The Stress and Gum Disease Connection
Stress is bad for your teeth. (Just one more reason to go on that vacation you’ve put off!)
A recent study in the Journal of Periodontology reports that plaque levels can increase with emotional stress and gingivitis (gum disease) with physical stress.
Why does plaque levels and gum disease increase plaque levels and gum disease?
Experts report that prolonged stress leads to the malfunction of some biological functions. Virtually all of us find ourselves dealing with excessive stress now and again, and some must deal with it day in and day out for years. It is important that you are aware of the risks associated with this stress so that you can prevent them from wrecking havoc on your teeth (not to mention the rest of you!)
What can I do to prevent gum disease?
Gum disease leads to more than bleeding gums. It can affect the integrity of your teeth and the bone that supports them. If unchecked, gingivitis can lead to loose and missing teeth. When this happens, teeth can often shift. It can be uncomfortable and painful for your bite (not to mention your smile). Brushing at least twice a day and flossing each night are the first step toward protecting yourself from gum disease. Regular dental check-ups and cleanings are also crucial. If you’ve missed an appointment or would like us to create a care schedule for you, call our office at (949) 281-7605.
While these steps can help reduce the risk of stress-related periodontal disease, they don’t resolve the key problem – stress! Exercising and eating right can help, and developing a hobby can be a fantastic release. Talking about it can help as well.

--*--

PROBLEMS TO WORK ON =
1) Answer these questions using the passage on stress and gum disease.
(a) In which journal did the recent study appear?
(b) If gingivitis goes unchecked, what can it lead to?
(c) Besides exercising and eating right, which two other things does the passage say can help with stress?
2) Reproduce the portion of the passage on stress and gum disease between "A recent study" and "rest of you!)", inclusive.

DATA BELOW =
--*--

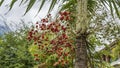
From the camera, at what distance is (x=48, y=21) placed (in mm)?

--*--

PER-TASK ANSWERS =
1)
(a) The Journal of Periodontology.
(b) Loose and missing teeth.
(c) Developing a hobby and talking about it.

2)
A recent study in the Journal of Periodontology reports that plaque levels can increase with emotional stress and gingivitis (gum disease) with physical stress.
Why does plaque levels and gum disease increase plaque levels and gum disease?
Experts report that prolonged stress leads to the malfunction of some biological functions. Virtually all of us find ourselves dealing with excessive stress now and again, and some must deal with it day in and day out for years. It is important that you are aware of the risks associated with this stress so that you can prevent them from wrecking havoc on your teeth (not to mention the rest of you!)